Current U.S. law, which only requires a commander not to be negligent
or culpably inefficient, does not sufficiently incentivize the commander to
investigate, prevent, and punish sexual assault crimes. At a minimum, in
order to appropriately incentivize commanders, Article 92 should borrow
the legal standard developed under the doctrine of command
responsibility and specifically require the commander to do all that is
reasonable within his power and authority to investigate, prevent, and
suppress sexual assault crimes within the ranks.
This change and clarification in the law will have several benefits. First,
it will provide commanders with a needed incentive to make the detection
and prevention of sexual assault within the ranks a top priority.
Commanders are tasked with any number of important responsibilities
and duties. At the top of that list must be the responsibility to establish and
maintain a command climate where every service member is valued and
protected and where conduct that undermines the trust and confidence
that is essential to good order and discipline will not go undetected.
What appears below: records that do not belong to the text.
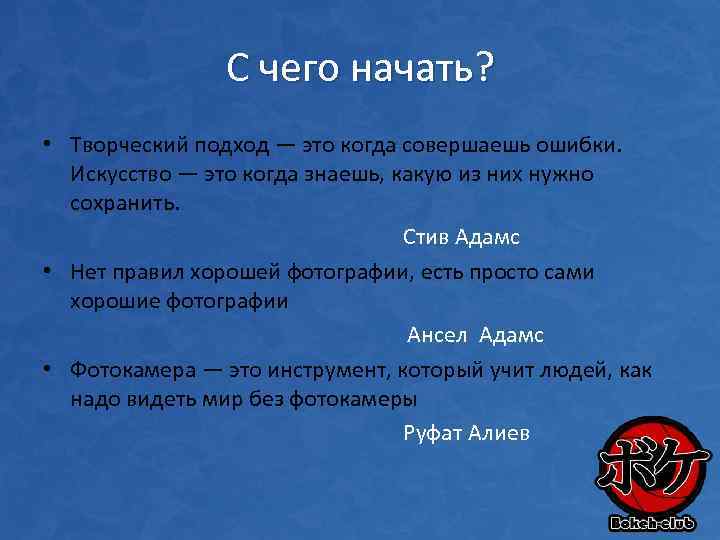 С чего начать?

• Творческий подход — это когда совершаешь ошибки. Искусство — это когда знаешь, какую из них нужно сохранить.

Стив Адамс

• Нет правил хорошей фотографии, есть просто сами хорошие фотографии

Ансел Адамс

• Фотокамера — это инструмент, который учит людей, как надо видеть мир без фотокамеры

Руфат Алиев

ボケ

Bokeh-club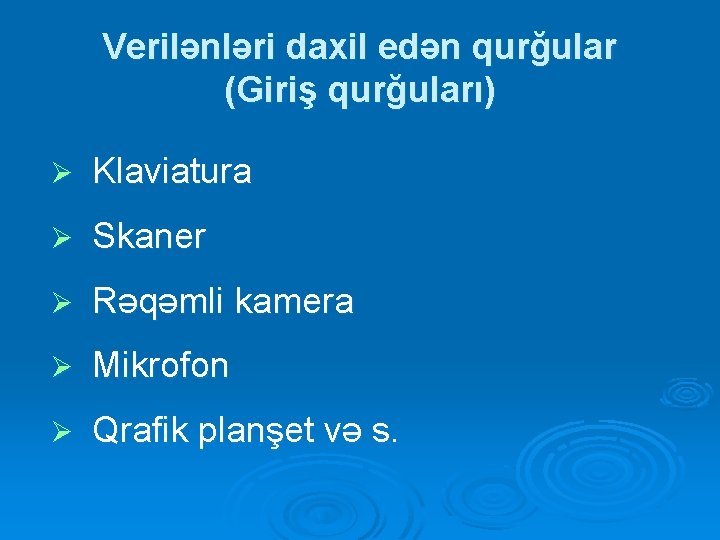 Verilənləri daxil edən qurğular
(Giriş qurğuları)

➢ Klaviatura
➢ Skaner
➢ Rəqəmli kamera
➢ Mikrofon
➢ Qrafik planşet və s.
Second, it will send a powerful message to commanders that their
responsibility in this area requires more than taking action when they
become aware of possible allegations. They have an affirmative duty as
commanders to take all necessary and reasonable actions to prevent and
investigate sexual assault crimes. Failure to do so could subject the
commander to criminal sanctions. Finally, this change will help create a
cultural shift in the military towards fully investigating and clearly
identifying the command failings which may have contributed to the
under-detection of sexual assault crimes within the ranks.

37 See Victor M. Hansen, Developing Empirical Methodologies to Study Law of War Violations, 16
WILLAMETTE J. INTL L. & DISP. RESOL. 342, 38384 (2008).